▸ **EXERCISES TO COMPLETE**:
**A)** In the passage on Smith normal form, rewrite the part starting at "In general, the" and ending at "to another row.", changing "ring" to "domain".
**B)** List every operation that the passage on Smith normal form says you are allowed to do in general.

------ PASSAGE TO READ ------

In Wikipedia's example of SNF$(xI-A)$, the purpose is to determine whether two matrices over a field are similar by computing the Smith normal forms of their characteristic matrices. The field might, for example, be the rational numbers. In that case, the elements of the characteristic matrix live in the ring of polynomials with rational coefficients. The units in this ring, i.e. the elements that have inverses, are the nonzero rational numbers. So in this case you are allowed to multiply rows or columns by nonzero rational numbers. You just can't multiply rows or columns by polynomials of nonzero degree, since they don't have inverses in the ring. But you would be allowed, for example, to multiply row 1 of the matrix by $1/2$. Then, by adding a suitable multiple of column 2 to column 1, and a suitable multiple of row 1 to row 2, you can obtain the result Wikipedia gives, up to permutation.

In general, the operations you are allowed to do are

  1. Permute rows.
  2. Multiply a row by a unit (invertible element) of the ring. (In the ring of integers this means only $\pm1$, but in a ring of polynomials over a field, it could be any nonzero field element.)
  3. Add a multiple of an row to another row.
  4. Do any of the corresponding column operations.

------ ITEMS ------

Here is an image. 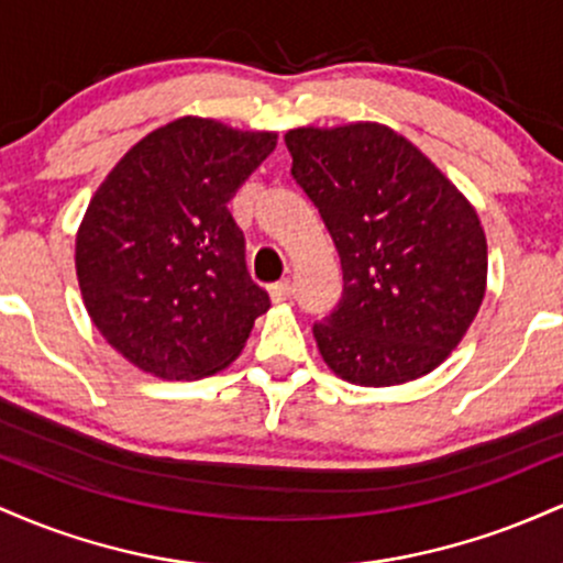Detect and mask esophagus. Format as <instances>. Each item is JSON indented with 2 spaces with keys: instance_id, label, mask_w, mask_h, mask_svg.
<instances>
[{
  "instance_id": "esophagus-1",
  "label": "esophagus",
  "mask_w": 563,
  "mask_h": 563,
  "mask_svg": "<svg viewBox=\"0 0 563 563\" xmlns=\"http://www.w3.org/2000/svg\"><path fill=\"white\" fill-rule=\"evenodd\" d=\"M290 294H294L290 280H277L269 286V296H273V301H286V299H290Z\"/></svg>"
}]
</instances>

------

▸ **RESULTS FOR THE EXERCISE**:
**A)**
In general, the operations you are allowed to do are

  1. Permute rows.
  2. Multiply a row by a unit (invertible element) of the domain. (In the domain of integers this means only $\pm1$, but in a domain of polynomials over a field, it could be any nonzero field element.)
  3. Add a multiple of an row to another row.

**B)**
1. Permute rows.
2. Multiply a row by a unit (invertible element) of the ring.
3. Add a multiple of a row to another row.
4. Do any of the corresponding column operations.